Set exercise
Reproduce the text of every item below word for word. Leave the pictures out.

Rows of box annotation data
+-------+

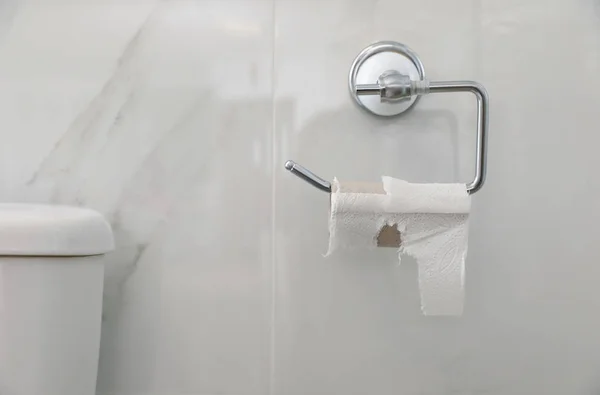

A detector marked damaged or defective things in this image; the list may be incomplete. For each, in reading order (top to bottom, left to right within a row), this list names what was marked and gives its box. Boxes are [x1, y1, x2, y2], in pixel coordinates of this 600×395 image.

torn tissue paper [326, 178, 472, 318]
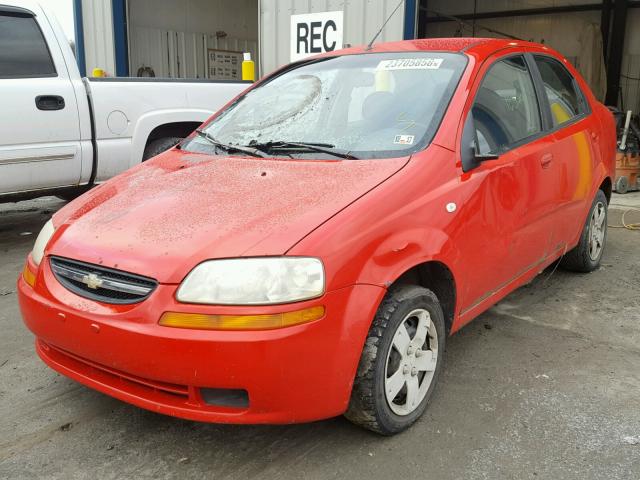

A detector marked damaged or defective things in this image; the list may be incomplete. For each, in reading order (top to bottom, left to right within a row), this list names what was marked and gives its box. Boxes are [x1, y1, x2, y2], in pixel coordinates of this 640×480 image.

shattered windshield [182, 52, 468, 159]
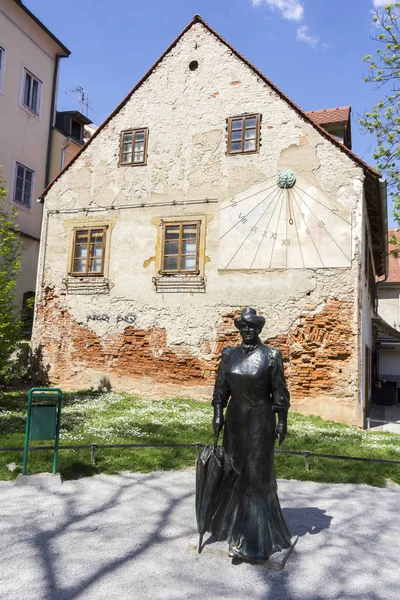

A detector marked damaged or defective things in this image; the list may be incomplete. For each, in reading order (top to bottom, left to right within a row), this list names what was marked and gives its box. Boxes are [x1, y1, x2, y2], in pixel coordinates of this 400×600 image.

+-------+

Solution for this exercise
A detector marked damaged or defective things in this image; the list may be incomplete. For each, in reading order (top to bottom, left to right within a row), this list names what was marked and gives its box. Boxes are [x1, y1, x2, y2], in pixel coordinates of this 600×395 image.

torn tissue paper [326, 178, 472, 318]

A detector marked damaged or defective things in this image; the list may be incomplete. For each, in reading order (top to bottom, left to right within a row), this list names what was marked and gives its box. Boxes are [x1, y1, x2, y2], in pixel coordinates of this 640×480 image.

shattered windshield [182, 52, 468, 159]

A detector marked damaged or defective things in this image; the list may be incomplete. For each, in reading order (top to bottom, left to right within a row), this list names what was marked and gives its box. Boxes are [x1, y1, x2, y2], in pixel coordinates of this 400×600 image.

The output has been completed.